[Work to complete]:
Could you put the items into a Markdown table with the columns "Row" and "Line", numbering each row, leaving out blank lines, and beginning at the line that contains "How far away from" and stopping after the last line of the items?

[Dataset rows]:

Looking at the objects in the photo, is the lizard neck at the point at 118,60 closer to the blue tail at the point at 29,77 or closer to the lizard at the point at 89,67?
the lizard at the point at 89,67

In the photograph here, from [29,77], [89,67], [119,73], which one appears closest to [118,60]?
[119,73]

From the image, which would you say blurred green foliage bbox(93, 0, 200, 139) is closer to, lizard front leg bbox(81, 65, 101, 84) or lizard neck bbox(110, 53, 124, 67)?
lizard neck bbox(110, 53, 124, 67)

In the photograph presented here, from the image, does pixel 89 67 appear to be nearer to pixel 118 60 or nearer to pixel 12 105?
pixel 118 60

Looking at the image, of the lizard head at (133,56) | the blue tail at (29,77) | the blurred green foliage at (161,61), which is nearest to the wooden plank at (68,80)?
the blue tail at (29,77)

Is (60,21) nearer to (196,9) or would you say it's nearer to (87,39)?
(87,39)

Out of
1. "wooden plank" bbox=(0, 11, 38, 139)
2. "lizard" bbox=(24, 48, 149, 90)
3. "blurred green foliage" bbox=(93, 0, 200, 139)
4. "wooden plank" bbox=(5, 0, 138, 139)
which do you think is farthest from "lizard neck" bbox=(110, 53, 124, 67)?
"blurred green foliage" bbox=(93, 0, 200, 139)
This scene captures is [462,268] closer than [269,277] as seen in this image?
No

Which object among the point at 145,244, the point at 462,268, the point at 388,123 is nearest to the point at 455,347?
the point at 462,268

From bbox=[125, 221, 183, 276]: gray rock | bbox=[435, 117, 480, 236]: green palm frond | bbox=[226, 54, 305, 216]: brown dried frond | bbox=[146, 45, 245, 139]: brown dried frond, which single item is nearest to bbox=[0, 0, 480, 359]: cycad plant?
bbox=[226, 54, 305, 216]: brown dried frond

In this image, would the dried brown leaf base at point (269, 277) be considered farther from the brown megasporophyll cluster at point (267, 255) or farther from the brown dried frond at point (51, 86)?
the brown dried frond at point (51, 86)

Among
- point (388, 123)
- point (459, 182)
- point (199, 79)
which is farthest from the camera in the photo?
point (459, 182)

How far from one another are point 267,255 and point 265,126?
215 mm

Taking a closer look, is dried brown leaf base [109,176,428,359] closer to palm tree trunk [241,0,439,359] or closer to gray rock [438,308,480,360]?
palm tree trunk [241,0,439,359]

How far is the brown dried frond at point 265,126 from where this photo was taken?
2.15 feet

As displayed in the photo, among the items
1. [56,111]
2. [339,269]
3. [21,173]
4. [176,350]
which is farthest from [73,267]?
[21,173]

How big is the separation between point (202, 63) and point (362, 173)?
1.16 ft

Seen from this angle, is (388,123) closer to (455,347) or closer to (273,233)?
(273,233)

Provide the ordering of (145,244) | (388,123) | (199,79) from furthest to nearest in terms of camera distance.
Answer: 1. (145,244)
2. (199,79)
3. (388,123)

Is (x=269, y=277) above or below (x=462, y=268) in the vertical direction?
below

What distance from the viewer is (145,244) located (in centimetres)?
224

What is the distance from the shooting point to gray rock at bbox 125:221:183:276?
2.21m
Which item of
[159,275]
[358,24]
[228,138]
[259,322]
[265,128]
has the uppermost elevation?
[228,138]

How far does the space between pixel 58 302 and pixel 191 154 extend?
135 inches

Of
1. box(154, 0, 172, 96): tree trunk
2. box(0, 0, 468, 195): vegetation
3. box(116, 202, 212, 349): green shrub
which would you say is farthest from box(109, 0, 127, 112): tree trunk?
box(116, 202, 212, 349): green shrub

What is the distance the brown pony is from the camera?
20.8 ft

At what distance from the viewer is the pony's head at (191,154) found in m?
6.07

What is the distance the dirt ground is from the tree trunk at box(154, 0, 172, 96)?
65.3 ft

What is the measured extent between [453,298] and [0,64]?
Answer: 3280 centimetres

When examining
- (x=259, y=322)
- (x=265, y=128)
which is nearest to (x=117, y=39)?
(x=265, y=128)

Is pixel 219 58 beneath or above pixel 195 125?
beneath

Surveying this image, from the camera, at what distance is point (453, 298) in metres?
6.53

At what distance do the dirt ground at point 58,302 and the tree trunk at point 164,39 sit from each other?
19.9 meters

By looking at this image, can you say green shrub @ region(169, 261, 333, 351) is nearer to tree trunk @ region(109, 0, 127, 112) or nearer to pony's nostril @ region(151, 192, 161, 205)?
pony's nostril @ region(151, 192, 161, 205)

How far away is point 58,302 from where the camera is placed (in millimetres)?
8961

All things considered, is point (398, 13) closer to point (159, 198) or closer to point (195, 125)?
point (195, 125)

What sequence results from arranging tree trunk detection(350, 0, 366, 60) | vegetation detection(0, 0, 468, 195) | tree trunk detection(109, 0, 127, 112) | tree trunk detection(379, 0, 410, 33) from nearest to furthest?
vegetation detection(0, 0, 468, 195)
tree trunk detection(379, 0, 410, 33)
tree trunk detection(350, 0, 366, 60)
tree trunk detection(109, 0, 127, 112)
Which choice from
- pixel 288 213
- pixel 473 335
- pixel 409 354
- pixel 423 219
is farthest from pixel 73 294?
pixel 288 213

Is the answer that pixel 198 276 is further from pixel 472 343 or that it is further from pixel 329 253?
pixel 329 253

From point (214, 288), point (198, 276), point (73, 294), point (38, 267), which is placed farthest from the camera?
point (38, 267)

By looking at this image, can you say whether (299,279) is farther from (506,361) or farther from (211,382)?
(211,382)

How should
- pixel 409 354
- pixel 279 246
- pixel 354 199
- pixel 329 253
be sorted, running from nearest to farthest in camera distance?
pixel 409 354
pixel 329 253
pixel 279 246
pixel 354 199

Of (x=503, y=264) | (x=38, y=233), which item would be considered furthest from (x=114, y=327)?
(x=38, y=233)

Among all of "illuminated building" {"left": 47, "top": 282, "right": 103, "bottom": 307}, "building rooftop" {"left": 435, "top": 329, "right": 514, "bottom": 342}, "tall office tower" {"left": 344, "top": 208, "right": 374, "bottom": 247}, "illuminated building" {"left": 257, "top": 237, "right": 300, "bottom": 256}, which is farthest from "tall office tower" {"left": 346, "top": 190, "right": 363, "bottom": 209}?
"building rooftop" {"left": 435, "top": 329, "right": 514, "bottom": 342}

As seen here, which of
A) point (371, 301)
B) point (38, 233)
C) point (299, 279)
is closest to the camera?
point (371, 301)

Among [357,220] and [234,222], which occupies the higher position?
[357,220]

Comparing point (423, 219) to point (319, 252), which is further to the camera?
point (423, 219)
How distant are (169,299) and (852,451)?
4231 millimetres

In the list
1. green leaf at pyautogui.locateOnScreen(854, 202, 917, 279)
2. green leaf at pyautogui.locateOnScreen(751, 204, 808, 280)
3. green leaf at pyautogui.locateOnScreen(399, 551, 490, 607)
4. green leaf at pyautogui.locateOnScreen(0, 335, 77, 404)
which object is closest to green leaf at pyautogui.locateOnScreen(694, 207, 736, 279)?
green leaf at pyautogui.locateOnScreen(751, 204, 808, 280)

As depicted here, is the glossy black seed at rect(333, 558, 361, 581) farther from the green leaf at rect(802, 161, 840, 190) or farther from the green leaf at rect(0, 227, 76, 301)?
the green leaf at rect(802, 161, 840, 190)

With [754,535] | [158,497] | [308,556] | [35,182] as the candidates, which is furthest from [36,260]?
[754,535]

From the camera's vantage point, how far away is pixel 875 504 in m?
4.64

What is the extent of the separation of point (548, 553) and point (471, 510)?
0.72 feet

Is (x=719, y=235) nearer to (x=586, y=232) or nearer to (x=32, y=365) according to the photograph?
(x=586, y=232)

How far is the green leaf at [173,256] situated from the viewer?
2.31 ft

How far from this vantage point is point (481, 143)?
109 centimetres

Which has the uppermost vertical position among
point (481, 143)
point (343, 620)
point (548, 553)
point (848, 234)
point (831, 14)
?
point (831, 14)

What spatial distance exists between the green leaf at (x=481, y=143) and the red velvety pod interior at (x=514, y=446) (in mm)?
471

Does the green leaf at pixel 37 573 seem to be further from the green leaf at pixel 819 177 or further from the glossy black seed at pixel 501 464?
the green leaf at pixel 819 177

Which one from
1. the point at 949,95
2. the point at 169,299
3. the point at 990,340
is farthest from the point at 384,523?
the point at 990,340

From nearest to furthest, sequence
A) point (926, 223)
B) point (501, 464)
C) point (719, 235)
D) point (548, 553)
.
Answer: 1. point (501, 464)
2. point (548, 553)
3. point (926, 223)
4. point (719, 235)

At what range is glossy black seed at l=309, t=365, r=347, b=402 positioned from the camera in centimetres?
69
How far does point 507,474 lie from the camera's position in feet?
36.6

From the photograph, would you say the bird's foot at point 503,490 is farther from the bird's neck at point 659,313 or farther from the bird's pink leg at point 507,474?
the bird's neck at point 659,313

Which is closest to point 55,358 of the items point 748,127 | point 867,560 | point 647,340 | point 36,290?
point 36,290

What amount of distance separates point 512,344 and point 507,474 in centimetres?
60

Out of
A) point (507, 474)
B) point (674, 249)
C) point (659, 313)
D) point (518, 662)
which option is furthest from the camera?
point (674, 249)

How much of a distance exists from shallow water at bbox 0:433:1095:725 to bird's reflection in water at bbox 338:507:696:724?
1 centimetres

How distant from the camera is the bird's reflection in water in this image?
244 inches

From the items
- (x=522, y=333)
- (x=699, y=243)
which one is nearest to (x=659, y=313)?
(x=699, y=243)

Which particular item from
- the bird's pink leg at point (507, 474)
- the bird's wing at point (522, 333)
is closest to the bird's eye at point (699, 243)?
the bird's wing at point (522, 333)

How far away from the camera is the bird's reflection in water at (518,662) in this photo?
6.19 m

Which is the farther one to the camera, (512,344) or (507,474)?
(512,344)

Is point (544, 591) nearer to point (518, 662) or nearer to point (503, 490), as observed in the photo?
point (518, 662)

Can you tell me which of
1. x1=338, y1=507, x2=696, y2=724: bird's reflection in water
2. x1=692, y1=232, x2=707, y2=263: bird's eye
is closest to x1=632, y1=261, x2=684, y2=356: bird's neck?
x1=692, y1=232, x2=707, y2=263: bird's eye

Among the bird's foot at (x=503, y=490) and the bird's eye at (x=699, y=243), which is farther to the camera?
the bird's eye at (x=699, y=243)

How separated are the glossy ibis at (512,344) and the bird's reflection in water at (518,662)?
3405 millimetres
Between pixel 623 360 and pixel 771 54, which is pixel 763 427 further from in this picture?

[Solution to the problem]:
| Row | Line |
|---|---|
| 1 | How far away from the camera is the bird's reflection in water at (518,662) in this photo? |
| 2 | 6.19 m |
| 3 | Which is the farther one to the camera, (512,344) or (507,474)? |
| 4 | (512,344) |
| 5 | Is point (544, 591) nearer to point (518, 662) or nearer to point (503, 490), as observed in the photo? |
| 6 | point (518, 662) |
| 7 | Can you tell me which of |
| 8 | 1. x1=338, y1=507, x2=696, y2=724: bird's reflection in water |
| 9 | 2. x1=692, y1=232, x2=707, y2=263: bird's eye |
| 10 | is closest to x1=632, y1=261, x2=684, y2=356: bird's neck? |
| 11 | x1=692, y1=232, x2=707, y2=263: bird's eye |
| 12 | Among the bird's foot at (x=503, y=490) and the bird's eye at (x=699, y=243), which is farther to the camera? |
| 13 | the bird's eye at (x=699, y=243) |
| 14 | How separated are the glossy ibis at (512,344) and the bird's reflection in water at (518,662)? |
| 15 | 3405 millimetres |
| 16 | Between pixel 623 360 and pixel 771 54, which is pixel 763 427 further from in this picture? |